И сим кончилось тягостное для меня заседание. Кашинцев – добрейший человек; он действует и по приказанию правительства, и по собственному участию во мне, полагая, что я несчастлив, быть в отставке, и если бы имя батюшки во всей этой ситуации не было замешано, то я бы давно прекратил иски их и домогательства, которые считаю совсем неприличными.
За сим следовало новое. Кашинцев уверяя меня в преданности Цынского, которого я не знал, изъявил желание его со мной познакомится. Я отвечал, что готов принять его на другой день поутру. Потом стал он просить меня к себе на другой день ввечеру, говоря, что я там и Цынского найду, причем он довольно показал ограниченность свою, прося меня приехать в звездах для того, чтобы Цынский видел и мог сказать, как я дорожу знаками отличия. Всякого другого я бы отделал за такое предложение; но на Кашинцева нельзя было сердиться, потому что это происходило от простодушия его, и мысль эта пришла к нему на ум потому, что иногда я надевал фрак со звездами, чтобы выехать со двора. Я отвечал ему, что не имел ни привычки, ни надобности казаться иным, чем был, приеду, как мне будет приятно, и что я всего более любил носить сюртук, а там что подумает Цынский или что напишет, мне дела нет. Вперед же я сделал с ним уговор, чтобы о заведенном им деле не было ни слова говорено у него: ибо я мог согласиться слушать его суждения как человека мне давно знакомого, но Цынскому, которого я совсем не знал, было бы неприлично говорить о том.
Ввечеру я был у Кашинцева. Там были батюшка и Цынский, который приезжал ко мне поутру, но не застал меня дома. Цынский человек без большого образования, но умный, хитрый, ловкий и деятельный.
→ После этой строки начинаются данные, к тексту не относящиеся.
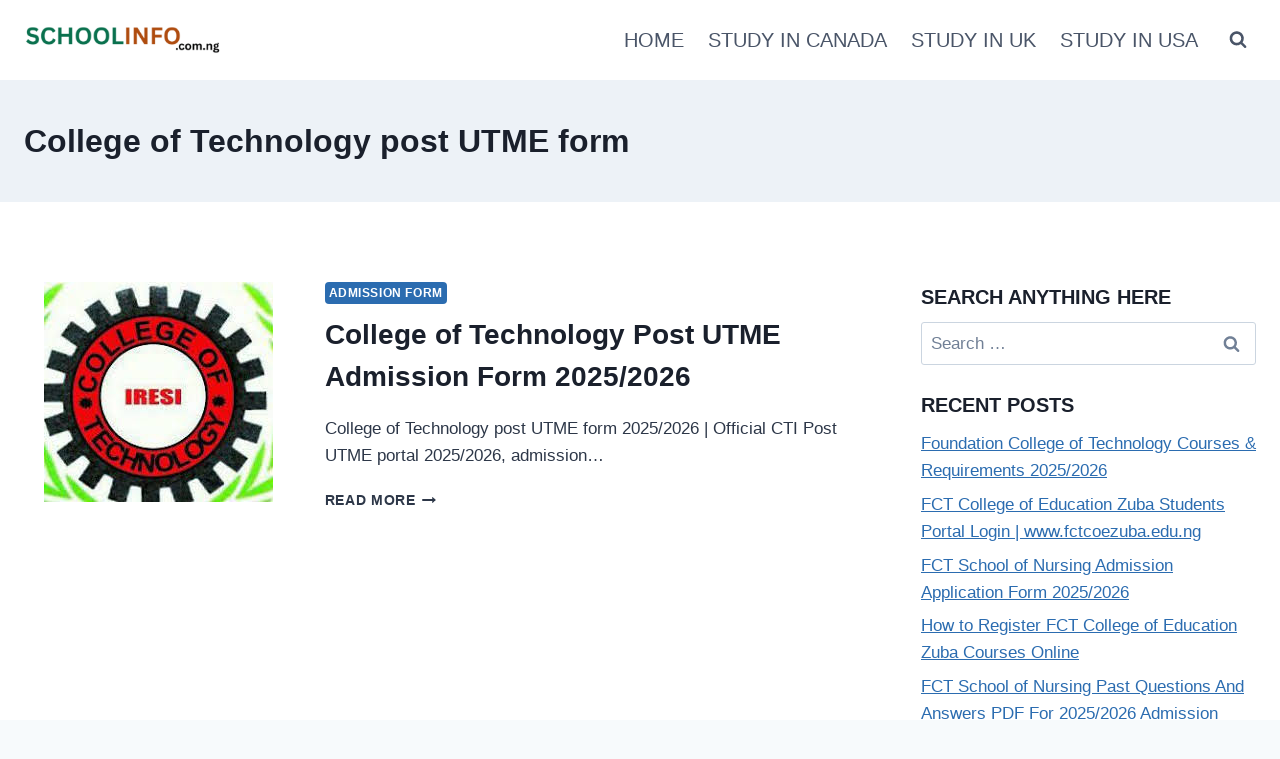

--- FILE ---
content_type: text/html; charset=utf-8
request_url: https://www.google.com/recaptcha/api2/aframe
body_size: 268
content:
<!DOCTYPE HTML><html><head><meta http-equiv="content-type" content="text/html; charset=UTF-8"></head><body><script nonce="9peXz7CFvMf4tVO_TX4FDw">/** Anti-fraud and anti-abuse applications only. See google.com/recaptcha */ try{var clients={'sodar':'https://pagead2.googlesyndication.com/pagead/sodar?'};window.addEventListener("message",function(a){try{if(a.source===window.parent){var b=JSON.parse(a.data);var c=clients[b['id']];if(c){var d=document.createElement('img');d.src=c+b['params']+'&rc='+(localStorage.getItem("rc::a")?sessionStorage.getItem("rc::b"):"");window.document.body.appendChild(d);sessionStorage.setItem("rc::e",parseInt(sessionStorage.getItem("rc::e")||0)+1);localStorage.setItem("rc::h",'1768721070586');}}}catch(b){}});window.parent.postMessage("_grecaptcha_ready", "*");}catch(b){}</script></body></html>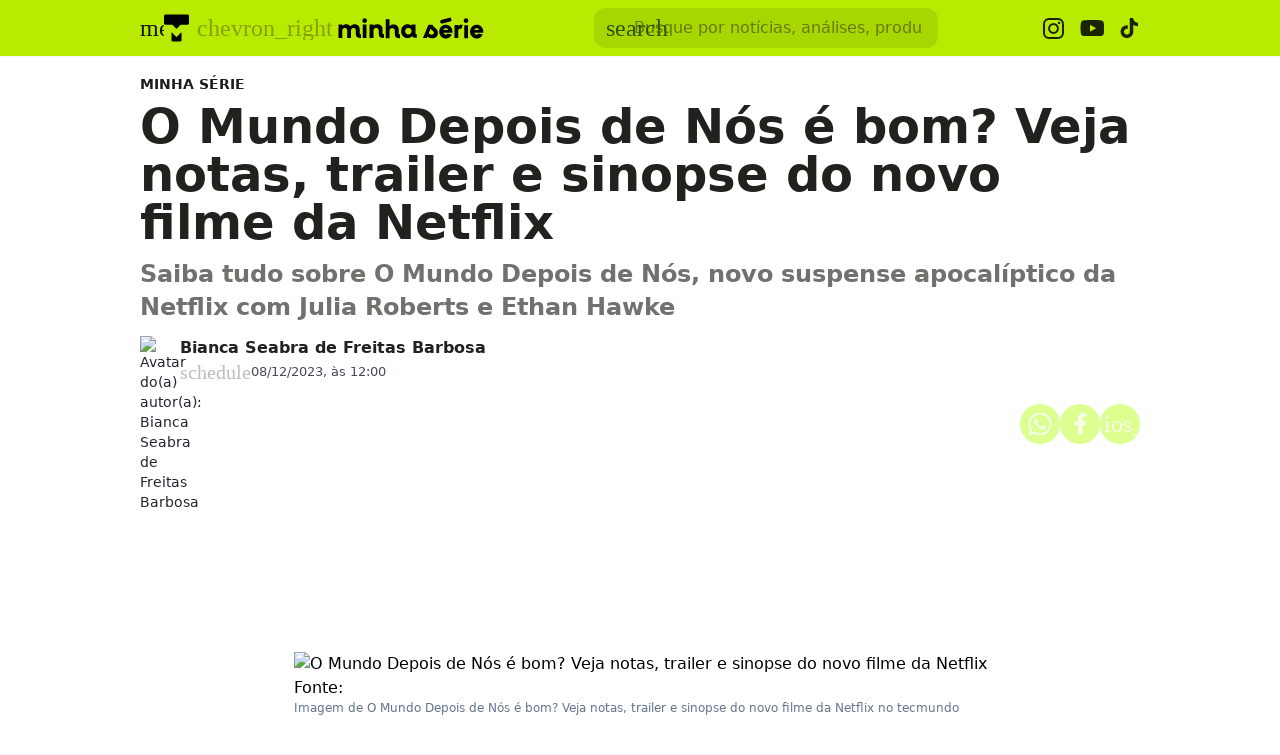

--- FILE ---
content_type: image/svg+xml
request_url: https://www.tecmundo.com.br/img/logos/minha-serie__black.svg
body_size: 1353
content:
<svg xmlns="http://www.w3.org/2000/svg" fill="none" viewBox="0 0 708 145"><g fill="#000"><path d="M25.125 56.922h17.376v5.704c4.521-4.75 10.352-7.126 17.253-7.126 8.45 0 15.112 3.682 18.802 9.862C83.439 58.95 90.34 55.5 99.028 55.5c13.209 0 22.02 8.909 22.02 22.445v17.933c0 3.09 1.787 4.873 4.883 4.873h1.194V117.5h-4.883c-12.262 0-18.563-6.057-18.563-17.817V83.172c0-6.534-4.166-10.93-10.474-10.93-6.786 0-11.423 4.512-11.423 11.16v34.091H64.406V83.165c0-6.534-4.167-10.93-10.475-10.93-6.786 0-11.423 4.512-11.423 11.16v34.091H25.132V56.915zM133.125 39.032c0-6.036 4.527-10.532 10.444-10.532 5.916 0 10.556 4.496 10.556 10.532s-4.527 10.655-10.556 10.655c-6.03 0-10.444-4.496-10.444-10.655m1.967 18.108h16.939v60.36h-16.939zM166.125 56.922h17.348v5.94c4.752-4.864 10.934-7.362 18.416-7.362 13.903 0 23.169 9.146 23.169 23.042V95.88c0 3.09 1.784 4.873 4.875 4.873h1.192V117.5h-4.875c-12.242 0-18.532-6.056-18.532-17.815V84.367c0-7.363-4.637-12.113-11.642-12.113-7.483 0-12.596 4.873-12.596 12.351V117.5h-17.348V56.937zM239.125 32.5h17.348v31.53c4.752-5.133 10.934-7.885 18.416-7.885 13.903 0 23.169 9.199 23.169 23.174v17.438c0 3.107 1.784 4.9 4.875 4.9h1.192V118.5h-4.868c-12.241 0-18.532-6.091-18.532-17.917V85.177c0-7.405-4.637-12.182-11.642-12.182-7.482 0-12.596 4.9-12.596 12.422V118.5h-17.348V32.507zM309.125 87c0-17.933 12.606-31.5 29.251-31.5 7.373 0 13.676 2.71 18.316 7.429v-6.016h17.362v38.692c0 3.069 1.785 4.84 4.878 4.84h1.193v16.635h-4.872c-8.326 0-13.791-2.71-16.53-8.138-4.879 5.901-11.89 9.558-20.332 9.558-16.646 0-29.252-13.567-29.252-31.5zm47.567 0c0-8.497-6.303-14.864-14.861-14.864S327.086 78.503 327.086 87s6.303 14.864 14.745 14.864S356.692 95.497 356.692 87M428.909 110.707l-3.072 7.364h-17.712L433.272 57.5h19.715c1.773 15.558 23.138 14.966 23.138 37.057 0 14.728-9.33 24.943-25.033 24.943-8.971 0-16.887-3.444-22.197-8.786zm13.93-34.913-8.268 20.546c2.835 3.92 7.672 6.411 13.227 6.411 6.258 0 10.629-3.328 10.629-8.555 0-7.364-10.27-9.977-15.588-18.41zM593.125 38.94c0-5.983 4.527-10.44 10.444-10.44 5.916 0 10.556 4.457 10.556 10.44s-4.527 10.56-10.556 10.56c-6.03 0-10.444-4.457-10.444-10.56M612.125 59.5h-17v59h17zM496.84 52.238c.138-.037.276-.073.414-.117l40.871-11.618-3.422-16.003-42.41 11.035c-3.56 1.078-6.168 4.356-6.168 8.275 0 4.8 3.879 8.69 8.667 8.69.712 0 1.394-.095 2.048-.262M682.125 89c0-17.394-13.432-31.5-30-31.5s-30 14.106-30 31.5 13.432 31.5 30 31.5c12.142 0 22.603-7.573 27.319-18.471l-18.517-4.242c-11.49 13.145-19.93-3.367-19.93-3.367h40.679c.29-1.756.442-3.57.442-5.42zm-41.751-7.104s3.905-9.148 11.758-9.004 11.077 9.004 11.077 9.004zM542.125 89c0-17.394-13.432-31.5-30-31.5s-30 14.106-30 31.5 13.432 31.5 30 31.5c12.142 0 22.603-7.573 27.319-18.471l-18.517-4.242c-11.49 13.145-19.93-3.367-19.93-3.367h40.679c.29-1.756.442-3.57.442-5.42zm-41.751-7.104s3.905-9.148 11.758-9.004 11.077 9.004 11.077 9.004zM568.311 62.621v-3.288h-17.186V117.5h17.186V83.61s1.868-10.86 14.346-7.622l6.468-18.044s-12.85-2.572-20.814 4.67z"/></g></svg>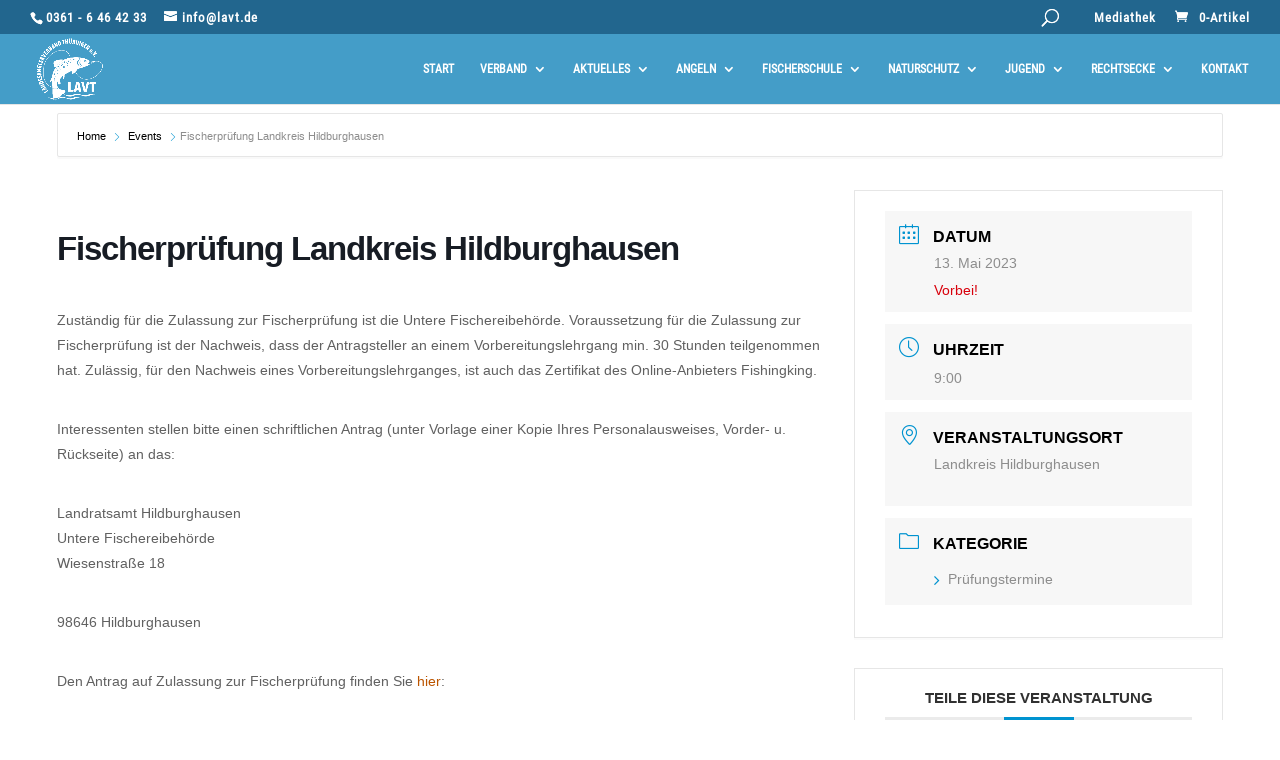

--- FILE ---
content_type: text/css
request_url: https://www.lavt.de/wp-content/plugins/lav-onlinetrainer/css/onlinetrainer.css?ver=6.9
body_size: 4469
content:
/*
	name: LAV Onlinetrainer
	author: Oliver Heim, Lina Engelmann
	ver: 1.0
*/

#trainer button {
	cursor: pointer;
	border: none;
}

#box_trainer { 
	padding: 0;
	margin: 0;
	border: none;
	max-width: 750px;
}
#box_trainer_breit { 
	padding: 0;
	margin: 60px 0 0 0;
	display: table;
	width: 100%;
}
.box_trainer_row {
	display:table-row;
}
.box_trainer_cell {
	display:table-cell;
	vertical-align:top;
	width: 100%;
	padding: 20px 0;
}

#trainer_frage {
	padding: 15px;
	margin: 10px 10px 30px 10px;
	border: 1px solid #ffdb56;
	background-color: #fffbef;
	width: 100%;
}
#trainer_frage_fortschritt {
	padding: 20px 10px 20px 20px;
	margin: 10px 15px 20px 10px;
	border: 1px solid #ccc;
	display: inline-block;
}
#trainer h2 {
	font-size: 2rem;
}
.trainer_text_frage {
	padding: 0;
	margin: 0;
	font-weight: bold;
	color: #555;
}
.trainer_text_antwort {
	padding: 0;
	margin: 0 0 25px 0;
	color: #555;
}
.trainer_checkbox {
	width: 25px;
	height: 25px;
	float: left;
	padding: 0;
	margin: -6px 10px 5px 15px;
	background: url(../img/checkbox.jpg);
	border: none;
}
.trainer_checkbox:hover {
	background: url(../img/checkbox_aktiv.jpg);
}
.trainer_checkbox_fort {
	width: 25px;
	height: 25px;
	float: left;
	padding: 0;
	margin: 0 3px 0 0;
}
.trainer_checkbox_markiert {
	width: 25px;
	height: 25px;
	float: left;
	padding: 0;
	margin: 0 3px 0 0;
	background: url(../img/checkbox_fortschritt_markiert.jpg);
	border: none;
}
.trainer_checkbox_markiert:hover {
	cursor: pointer;
}
.quest_image_desk {
	width: 300px !important; 
	max-width: 300px !important;
	height: auto !important; 
	border:0; 
	padding: 0 0 20px 20px;
	box-shadow: none !important;
}
.quest_image_mob {
	width: 300px !important; 
	max-width: 300px !important;
	height: auto !important;
	display: none;
	border: 0;
	box-shadow: none !important;
}

#antworten_block {
	width: 100%;
	margin: 20px 0;
}
#antworten_block .text{
	display: flex;
}

.trainer_row0 {
	background-color: white;
}
.trainer_row1 {
	background-color: #fffbee !important;
}

#trainer_link, 
#trainer_link ul {
	padding: 20px 0 !important;
	margin: 0;
	display: inline-block;
	width: 100%;
}
#trainer_link li {
	list-style: none;
	position: relative;
	margin: 0 3% 20px 0;
	padding: 0;
	background: none;
	max-width: 47%;
	min-width: 340px;
	float: left;
}
#trainer_link li.action {
	width: 31%;
	min-width: 195px;
}
#trainer_link li.action:nth-child(3) {
	margin-right: 0;
}
.trainer_button {
	display: inline-block;
	width: 350px;
	max-width: 100%;
	background: #55a3c3;
	text-align: left;
	padding: 20px 15px 20px 15px;
}
.trainer_button span {
	font-size: 1.2rem;
	font-weight: bold;
	text-decoration: none;
	color: #ffffff;
}
.trainer_button:hover {
	background: #154665;
	cursor: pointer;
}
.trainer_button:hover span {
	color: #fff;
}
.trainer_button.invers {
	background: #154665;
}
.trainer_button.invers:hover {
	background: #397188;
}
.action .trainer_button {
	min-height: 90px;
	width: 100%;
}
.trainer_trainer_new {
	margin: 1.2rem 0;
}

#trainer_test_link, 
#trainer_test_link ul {
	padding: 0;
	margin: 0;
	float: right;
}
#trainer_test_link li {
	list-style: none;
	float: left;
	position: relative;
	margin: 0;
	padding: 0;
	background: none;
}
.trainer_text {
	font-weight:normal; 
	font-size: 1.1rem;
	line-height: 1.4rem;
	color: #ffffee;
	text-align: left;
	margin: 0;
}
.trainer_cancel,
.trainer_cancel span {
	color: #ffffee;
	font-size: 1.2rem;
	line-height: 1.4rem;
	font-weight: bold;
}
.trainer_red {
	color: #bb4400;
}
.trainer_green {
	color: #226600;
}
#trainer table {
	font-size: 95%;
	line-height: 1.3rem;
}
#trainer tr td {
	padding: 12px 6px !important;
	border: none !important;
	vertical-align: top;
	white-space: break-spaces;
}
.trainer_result_td img {
	width: 20px;
	height: auto;
	max-width: 20px;
}

@media screen and (min-width: 1350px) {
	#trainer_link .trainer_cancel {
		margin: 0 0 0 65px;
	}
}
@media screen and (max-width: 700px) {
	#box_trainer_breit { 
		display: block;
		width: 100%;
	}
	#trainer_link li.action {
		max-width: 50%;
		min-width: 250px;
	}
	#trainer_link li.action:nth-child(3) {
		margin-right: 0;
	}
	.box_trainer_row,
	.box_trainer_cell {
		display: inline-block;
		width: 100%;
	}
	.quest_image_desk {
		display: none;
	}
	.quest_image_mob {
		display: inline-block;
		width: 100%;
	}
}

--- FILE ---
content_type: text/css
request_url: https://www.lavt.de/wp-content/themes/Divi-LAVT/style.css?ver=4.27.4
body_size: 294
content:
/*
 Theme Name:     Divi LAVT
 Theme URI:      http://www.elegantthemes.com
 Description:    Divi Child-Theme für Landesanglerverband Thüringen
 Author:         EVS / Lina Prykhodko, Oliver Heim
 Author URI:     https://evs-dm.de/
 Template:       Divi
 Version:        1.0.0
*/
 
/* =Ab hier persönliche Anpassungen
------------------------------------------------------- */

--- FILE ---
content_type: text/javascript
request_url: https://www.lavt.de/wp-content/plugins/lav-onlinetrainer/js/onlinetrainer.js?ver=6.9
body_size: 2112
content:
/*

Description: AJAX helper (call functions)
Project: 	 LAV Onlinetrainer
author: 	 Oliver Heim
created: 	 2021-09-12
	
*/

function chooseCat(term) {
	jQuery.ajax({
        type: 'POST',
        url: lavtrainer.ajaxurl,
        data: 		{ action:"lavtrainer", cat: term, id:jQuery("#id").val() },
        dataType:	'html',
        success: function (data, textStatus, XMLHttpRequest) {
            jQuery('#trainer_ajax').html(data);
        },
        error: function (XMLHttpRequest, textStatus, errorThrown) {
            alert('Technischer Fehler. Bitte laden Sie die Seite neu.');
        }
    });
}

function todo(term) {
	jQuery.ajax({
        type: 'POST',
        url: lavtrainer.ajaxurl,
        data: 		{ action:"lavtrainer", todo: term, id:jQuery("#id").val() },
        dataType:	'html',
        success: function (data, textStatus, XMLHttpRequest) {
            jQuery('#trainer_ajax').html(data);
        },
        error: function (XMLHttpRequest, textStatus, errorThrown) {
            alert('Technischer Fehler. Bitte laden Sie die Seite neu.');
        }
    });
}

function reask(term) {
	jQuery.ajax({
        type: 'POST',
        url: lavtrainer.ajaxurl,
        data: 		{ action:"lavtrainer", reask: term, quest_id: jQuery("#quest_id").val(), count_id: jQuery("#count_id").val(), id:jQuery("#id").val() },
        dataType:	'html',
        success: function (data, textStatus, XMLHttpRequest) {
            jQuery('#trainer_ajax').html(data);
        },
        error: function (XMLHttpRequest, textStatus, errorThrown) {
            alert('Technischer Fehler. Bitte laden Sie die Seite neu.');
        }
    });
}

function answer(term) {
	jQuery.ajax({
        type: 'POST',
        url: lavtrainer.ajaxurl,
        data: 		{ action:"lavtrainer", answer_id: term, quest_id: jQuery("#quest_id").val(), count_id: jQuery("#count_id").val(), id:jQuery("#id").val() },
        dataType:	'html',
        success: function (data, textStatus, XMLHttpRequest) {
            jQuery('#trainer_ajax').html(data);
        },
        error: function (XMLHttpRequest, textStatus, errorThrown) {
            alert('Technischer Fehler. Bitte laden Sie die Seite neu.');
        }
    });
}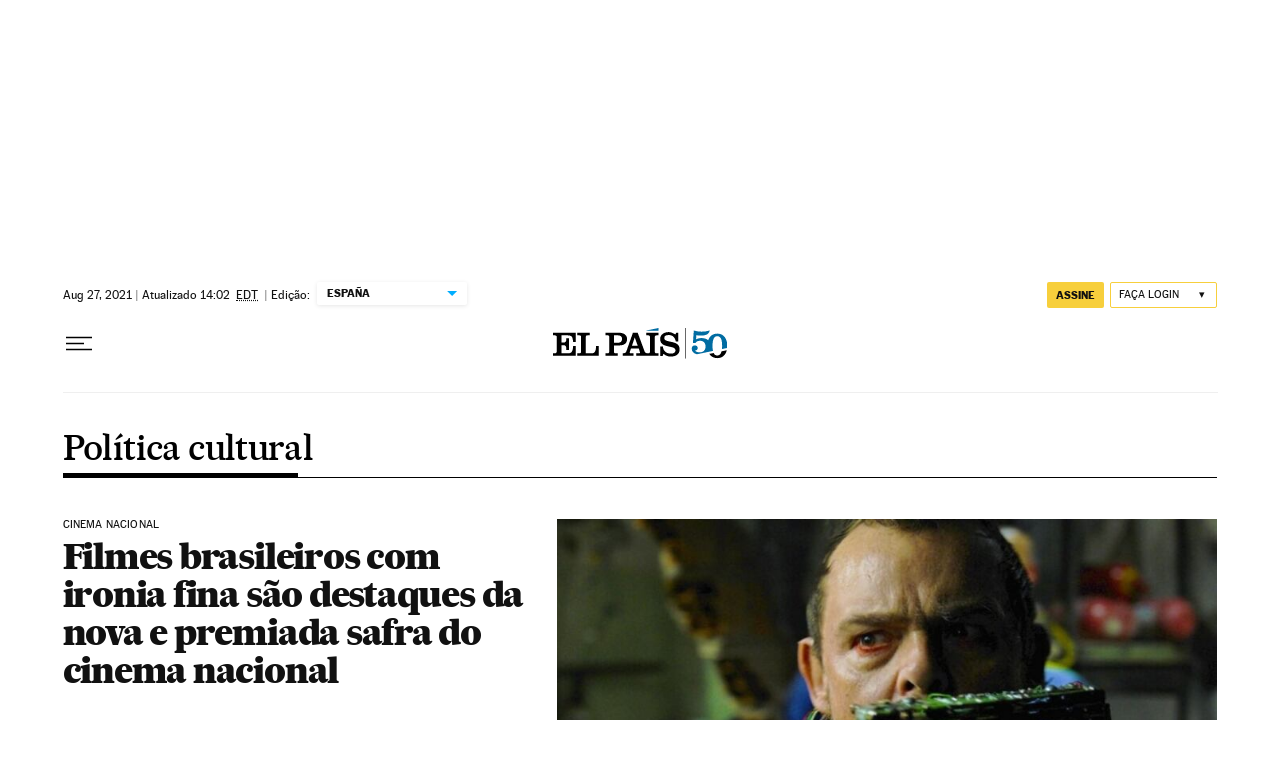

--- FILE ---
content_type: application/javascript; charset=utf-8
request_url: https://fundingchoicesmessages.google.com/f/AGSKWxWeX_KpiPTyJ6FrucSMzHJztKtsjGorCeQvPmvnzhaxBLKRy8HprgXS4YZB_3jkwki8RZZBc1MYWos8K02MNqPebFaGjQf06KXh6haz2jT3DY0DdtDsQ8AylpvqG2mbZUqd68CQ3wrke34fWiND5tf4MidzKBF71Gb6Lodp2qh3ydX7uo-UQhYzrSLH/_=adlabs&/adblock-relief.js/googlead_/eplanningv4./slider.ad.
body_size: -1291
content:
window['448c464c-e6d5-42c5-af9f-ffedbedcdfde'] = true;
Он особо покровительствуем графом Орловым, у которого был квартирмистром в полку, когда он командовал Конной Гвардией, правил всеми его делами и полком, который он за него сдал. Орлов поэтому доставил ему и звание флигель-адъютанта, и место обер-полицмейстера в Москве, и многие значительные денежные награждения от Государя и, наконец, в теперешний приезд Государя, он назначен в свиту Государя.
Близкие сношения между Цынским и Кашинцевым довольно странны: люди совершенно разных свойств. Но причиной тому сходство их обязанностей. Бенкендорф, в бытность свою в Москве, приказывал Кашинцеву, в присутствии Цынского, быть с ним в близких отношениях, первому по тайной, другому по гражданской полиции. Цынский потому еще сблизился с Кашинцевым, что желал иметь руку в действиях тайной полиции и употребить ее в свою пользу, как делают многие.
Цынский Одесский помещик и открытый враг графу Воронцову, который делал ему всякие незаконные прижимки, и от того он не щадит его. Хотели меня заманить в разговор и начали с рассказов о поступках графа Воронцова; я также передал их несколько. Потом коснулись смотра. Я отвел речь и слегка только пересказал им обстоятельства смотра последнего батальона, работавшего на Южном берегу Крыма, после чего я был отрешен от командования. Впрочем разговор, как я того требовал, ни словом не коснулся причины моего приезда в Москву, и в 11-ть часов вечера я уехал, оставя батюшку, который еще долго просидел с ними.
15-го поутру я выехал из Москвы и возвратился сюда. По пути зашел я к батюшке, чтобы с ним еще раз проститься, потому что мало с ним виделся наедине. Он очень сожалел, что потревожил меня понапрасну, но я его просил не заботиться о том и успокоил его.